We all know, of course, how Conan’s NBC tenure ended. In 2004, O’Brien was announced as the next host of The Tonight Show, upon Jay Leno’s planned retirement in 2009. But 2009 rolled around, Leno’s show was still popular, and so NBC stuck Leno on at 10 p.m. five days a week, ahead of Conan’s Tonight Show at 11:30. When both experiments, failed, NBC proposed moving Leno to 11:30 for a half-hour show, to be followed by The Tonight Show at 12:05. 

As a result, O’Brien wrote the famous “People of Earth” letter. And despite the “Team Coco” campaign that followed, he soon agreed to leave NBC, ending up at TBS, which is where he’s been for the last decade-plus.

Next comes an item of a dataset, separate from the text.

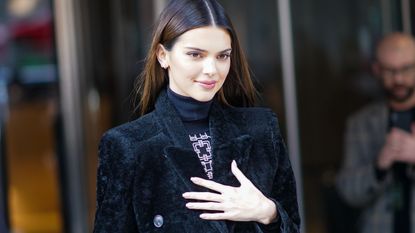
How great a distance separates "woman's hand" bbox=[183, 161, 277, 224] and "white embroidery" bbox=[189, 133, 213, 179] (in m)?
0.05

Since going to TBS, Conan has continued to do innovative things. His travel specials are always outstanding, and I was sure to watch his Conan in Cuba special before I traveled to Cuba myself:

Conan’s podcast also quickly became one of the best around, with the best episodes being the ones featuring old hands on his show like Bob Odenkirk. 

At the same time, a perusal of the recent CNN documentary The Story of Late Night just shows how ghastly and unfunny and insufferable late night television has become. There’s Jimmy Fallon and James Corden, whose shows are practically unwatchable (as Billy Eichner said on Difficult People, “isn’t it funny how Jimmy Fallon slowly turned The Tonight Show into a children’s birthday party?”).

The once-subversive Stephen Colbert now does something on CBS that barely resembles comedy at all; his best-received bit of the last few years appears to be the time he walked around the Republican convention dressed as a Hunger Games character. Most of the other shows are more devoted to “clapter,” and liberal political hectoring, which is tiresome even when I agree with said hectoring. All of these shows are way more about delivering viral videos than crafting a good 60-minute show.  Seth Meyers’ show is great, and John Oliver’s has its moments, but that’s about it.

Conan never turned into any of that. While he’s certainly changed over the last 30 years, his comic sensibility always stayed true to what it always was. And while Conan will remain a part of our lives, I’m going to miss him in late night.